Inundações, ondas de calor, piora na fome, migração forçada pela desertificação: de Serra Leoa à Somália, da Zâmbia ao Chade, países africanos são os mais vulneráveis aos efeitos das mudanças climáticas. A crise que atinge o planeta recai com toda força sobre o continente, impactando a vida das pessoas e a biodiversidade, sendo entrave para o desenvolvimento econômico.
Segundo o IPCC, painel do clima das Nações Unidas, a vulnerabilidade humana frente às alterações climáticas varia de acordo com a localização no globo. Enquanto países ricos são mais resistentes, os africanos são os mais sensíveis, o que, para especialistas, está em linha com o histórico de desigualdades socioeconômicas que assola o continente. Em contrapartida, a África é a região que menos emite gases do efeito estufa.
– A questão climática não vem dissociada do contexto social, ambiental e econômico. A discrepância entre os países que mais contribuem para a emissão de gases do efeito estufa e aqueles mais vulneráveis é um quadro que remete a um contexto geopolítico de desigualdades, de poder e tomada de decisões na esfera internacional – analisa Danielle de Andrade Moreira, coordenadora do grupo de pesquisa Direito, Ambiente e Justiça no Antropoceno (Juma), da PUC-Rio.
Diretor de Inovação e cofundador do Instituto Igarapé, Robert Muggah aponta alguns caminhos para reduzir a vulnerabilidade dos países africanos aos impactos das mudanças climáticas. Entre as prioridades mais urgentes estão investimentos na preparação e alerta de desastres, agricultura e infraestrutura resiliente ao clima, expansão de energias renováveis e sistemas de proteção social aprimorados.
Para isso, porém, é preciso de fontes robustas de financiamento. Ele cita que, de acordo com o Banco Africano de Desenvolvimento, o continente recebeu apenas US$ 30 bilhões para adaptação climática em 2023, enquanto o patamar necessário chega a US$ 250 bilhões.
– Os países africanos precisam de mais acesso ao financiamento climático internacional. Existem oportunidades para obter acesso ao financiamento público, incluindo de bancos de desenvolvimento multilaterais. No entanto, é insuficiente. O urgente é mais capital privado e misto.
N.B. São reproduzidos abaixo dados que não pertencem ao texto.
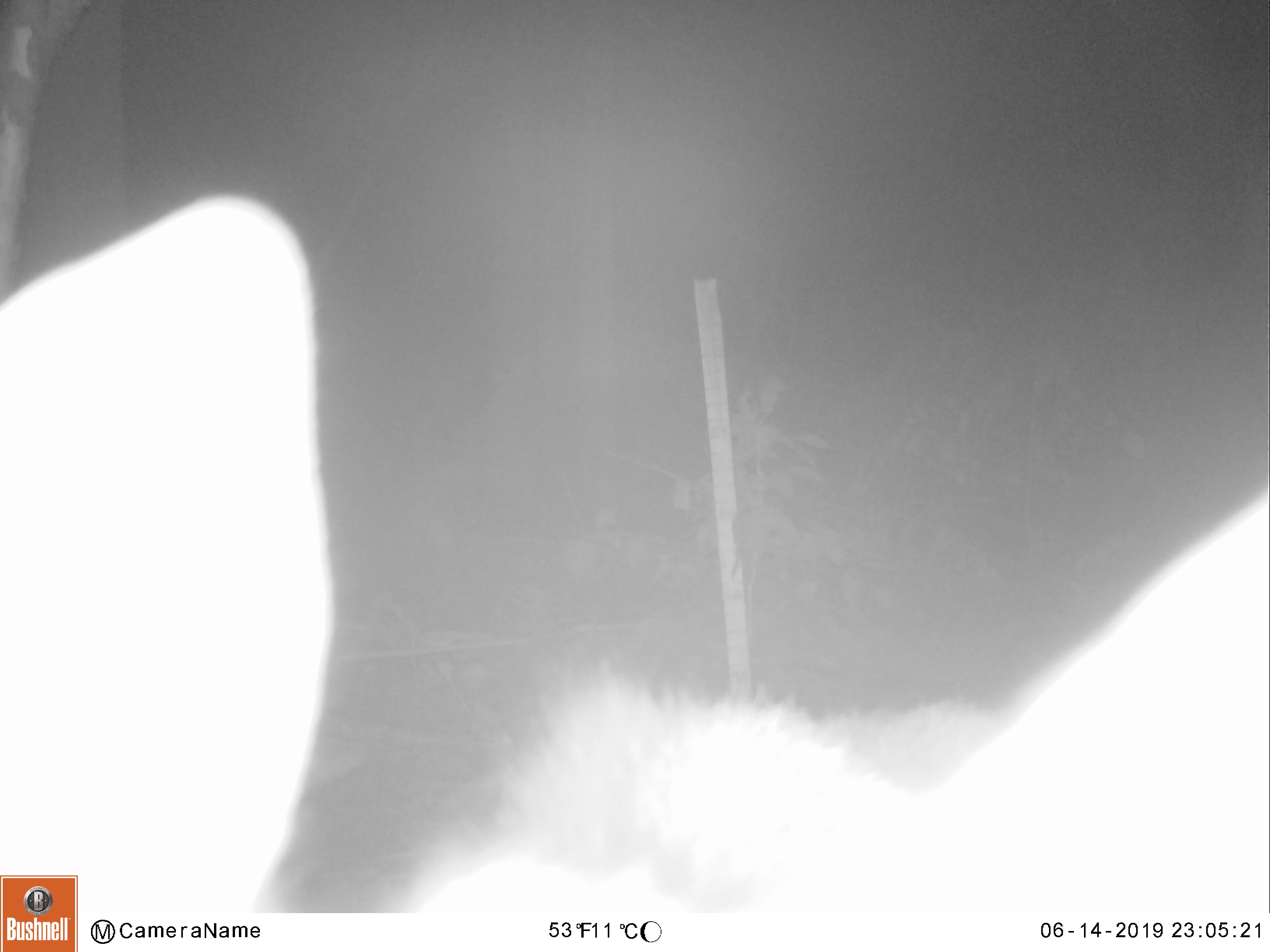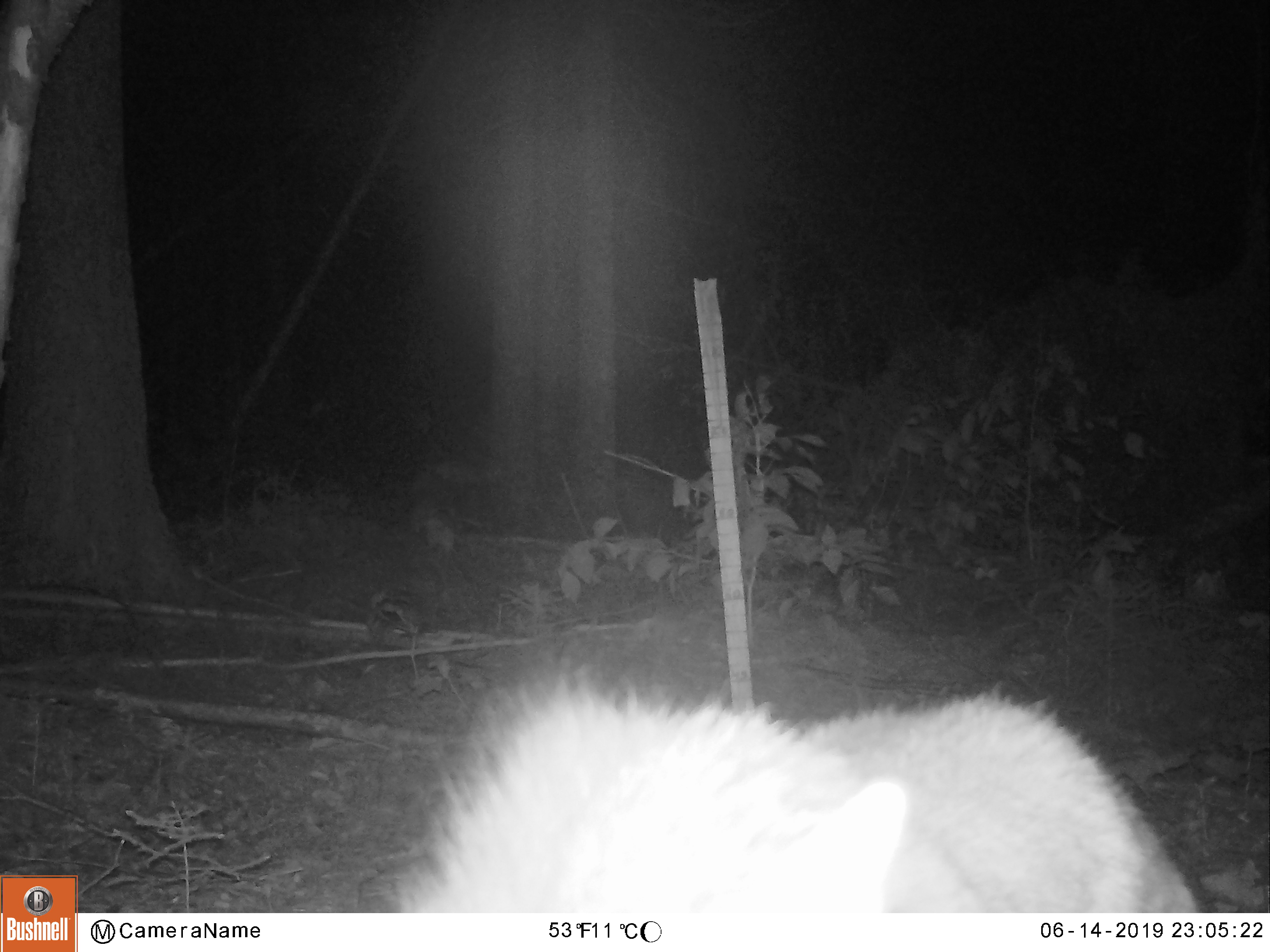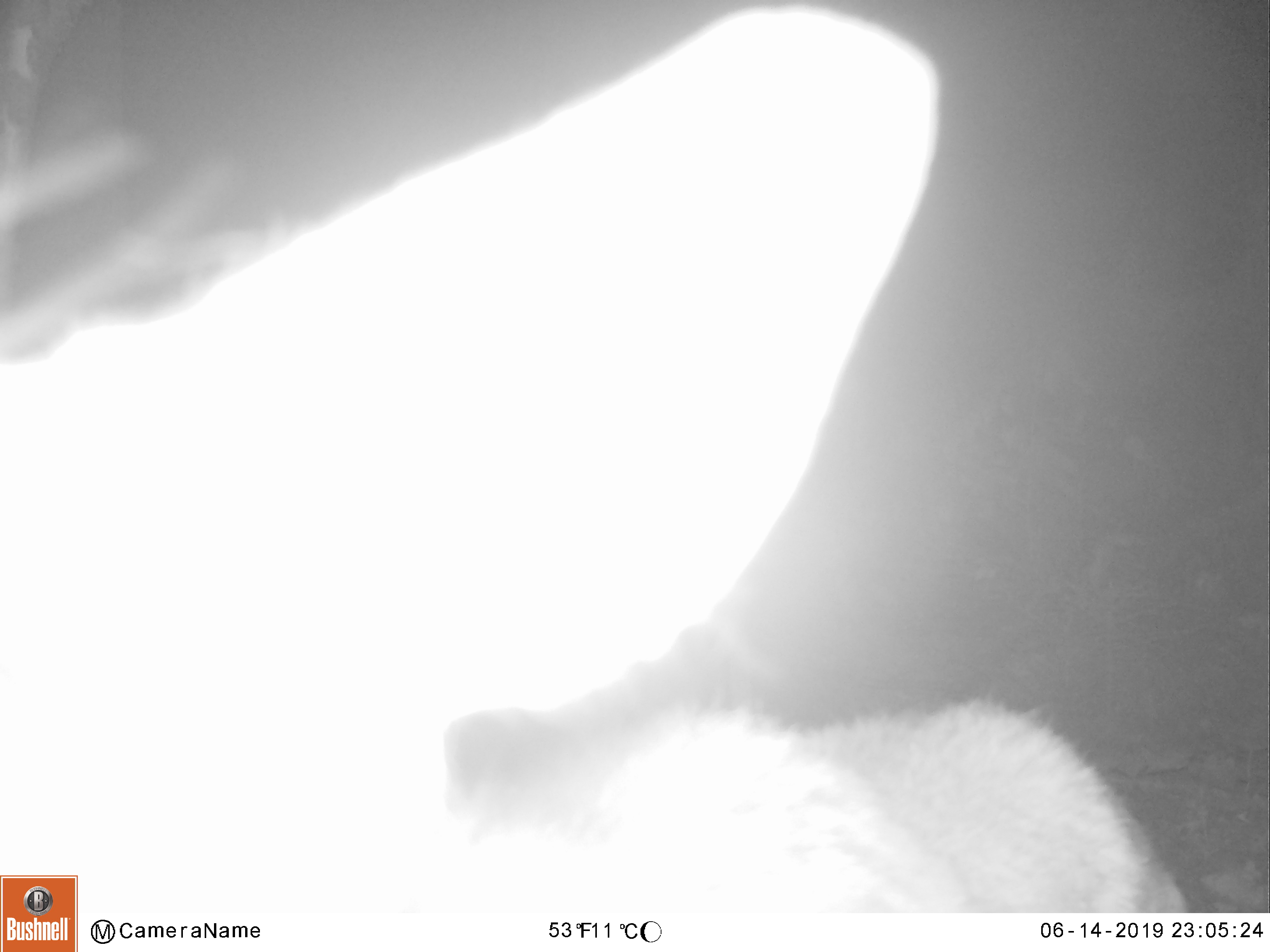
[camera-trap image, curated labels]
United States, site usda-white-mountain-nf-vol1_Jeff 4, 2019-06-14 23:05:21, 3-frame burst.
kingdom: Animalia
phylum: Chordata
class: Mammalia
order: Artiodactyla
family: Cervidae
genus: Alces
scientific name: Alces alces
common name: moose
Moose (Alces alces).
Relatório divulgado no mês passado pela Organização Meteorológica Mundial (OMM), da ONU, apontou que o continente tem custos “desproporcionalmente altos” e “meios escassos de financiamento” contra o caos climático. O documento calcula que as nações africanas perdem de 2% a 5% de seu PIB anual por causa do clima extremo. Ainda segundo a OMM, na África Subsaariana, o custo da adaptação à crise climática é estimado entre US$ 30 e 50 bilhões anualmente na próxima década, o que representa de 2% a 3% do PIB da região.
O financiamento de políticas de mitigação das consequências do clima são entrave. Nas mesas de discussão multilaterais, nações africanas têm pouca representatividade e ficam com a menor fatia dos recursos.
– Já estive em três COPs, e é impressionante como esses espaços são desiguais. Países mais ricos acabam levando uma delegação com 30, 40 pessoas, enquanto países menos desenvolvidos levam uma delegação de cinco, seis, principalmente países africanos —relata a assessora de engajamento e mobilização do Observatório do Clima, Isvilaine da Silva.
Muggah, do Igarapé, enfatiza outro fator: a divergência de líderes africanos sobre as prioridades ambientais.
– Alguns países estão expandindo agressivamente a energia renovável e liderando esforços de transição em todo o continente, enquanto outros, com grandes reservas de petróleo e gás, estão determinados a usar esses recursos. .
Em discurso na Conferência Ministerial Africana sobre o Ambiente, na Costa do Marfim, no último mês, o secretário executivo da ONU para as Alterações Climáticas, Simon Stiell, ressaltou que são enormes os custos do aquecimento global descontrolado para as nações africanas.
– Seria totalmente incorreto qualquer líder mundial, especialmente no G20, pensar que, embora tudo isso seja incrivelmente triste, em última análise o problema não é dele. O vasto potencial das nações africanas para impulsionar soluções climáticas está limitado por uma epidemia de subinvestimento.